Text block below:

The vibration sensor is located at the upper part of the motor end cover. The vibration sensor, produced by SINOCERA PIEZOTRONICS, INC. in Yangzhou, China, is a piezoelectric acceleration sensor with model CA-YD-1182, the reference sensitivity is 10.15 mV/m·s², and the frequency range is from 1 to 30,000 Hz.

4.2.1. Current Waveforms

Figure 13, Figure 14 and Figure 15 show the current waveforms under the conventional control scheme, PPWM, and RPWM, respectively. From Figure 13, it can be seen that in addition to the high-frequency harmonics brought by the inverter, the experimental motor itself also carries some low harmonics, and although the low current harmonics will cause low-frequency noise, the narrow bandwidth of high-frequency current harmonics near the carrier frequency and its integer multiples, caused by the vibration of the motor, will produce a narrow-band noise that is very sensitive to the human ear.

As can be seen in Figure 14, compared with the conventional scheme, the PPWM technique can significantly attenuate the amplitude of the narrow-bandwidth high-frequency harmonic currents near the carrier frequency fc and its integer multiples of the frequency mf_c (m ≥ 2) at all operating conditions. For the narrow-bandwidth high-frequency harmonic components, the current amplitude of these components is attenuated by more than 50% around the carrier frequency f_c, by more than 60% around the carrier frequency 2f_c and 3f_c, and by more than 70% around the carrier frequency 4f_c, for all operating conditions.

It can be seen from Figure 15 that the RPWM technique can greatly weaken the amplitude of the high-frequency current harmonic components with a narrow bandwidth near the carrier frequency fc and its integer multiples mf_c (m ≥ 2) under each working condition. For the narrow-bandwidth high-frequency harmonic components, the current amplitudes of these components are essentially attenuated by more than 50% around the carrier frequency f_c, and by more than 55% around the carrier frequency 2f_c, 3f_c, and 4f_c for all operating conditions.

4.2.2. Electromagnetic Vibration Waveforms

Figure 16 shows the vibration histograms for the conventional control scheme, PPWM, and RPWM.

End of Text block.
Dataset content below:

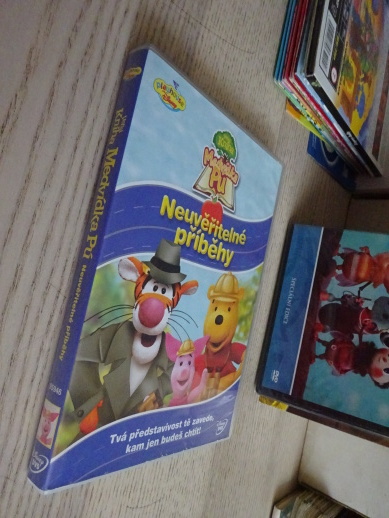 NEUVĚŘITELNÉ PŘÍBĚHY, VELKÁ KNIHA MEDVÍDKA PÚ, MEDVÍDEK PÚ, DVD FILM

End of Dataset content.

Task list:
**a)** Repeat the part of the motor current text starting with "4.2.1. Current Waveforms" and going on through "the human ear.".
**b)** Rewrite the paragraph of the motor current text that begins "It can be seen from Figure 15" as a short list of its main facts.
These lines come from a separate source.

Outputs by task:
**a)**
4.2.1. Current Waveforms

Figure 13, Figure 14 and Figure 15 show the current waveforms under the conventional control scheme, PPWM, and RPWM, respectively. From Figure 13, it can be seen that in addition to the high-frequency harmonics brought by the inverter, the experimental motor itself also carries some low harmonics, and although the low current harmonics will cause low-frequency noise, the narrow bandwidth of high-frequency current harmonics near the carrier frequency and its integer multiples, caused by the vibration of the motor, will produce a narrow-band noise that is very sensitive to the human ear.

**b)**
- Figure 15 shows that RPWM greatly weakens the narrow-bandwidth high-frequency current harmonics near the carrier frequency f_c and its integer multiples mf_c (m ≥ 2), under each working condition.
- Around f_c, their current amplitudes are essentially cut by more than 50%.
- Around 2f_c, 3f_c, and 4f_c, they are cut by more than 55%.
- These reductions hold for all operating conditions.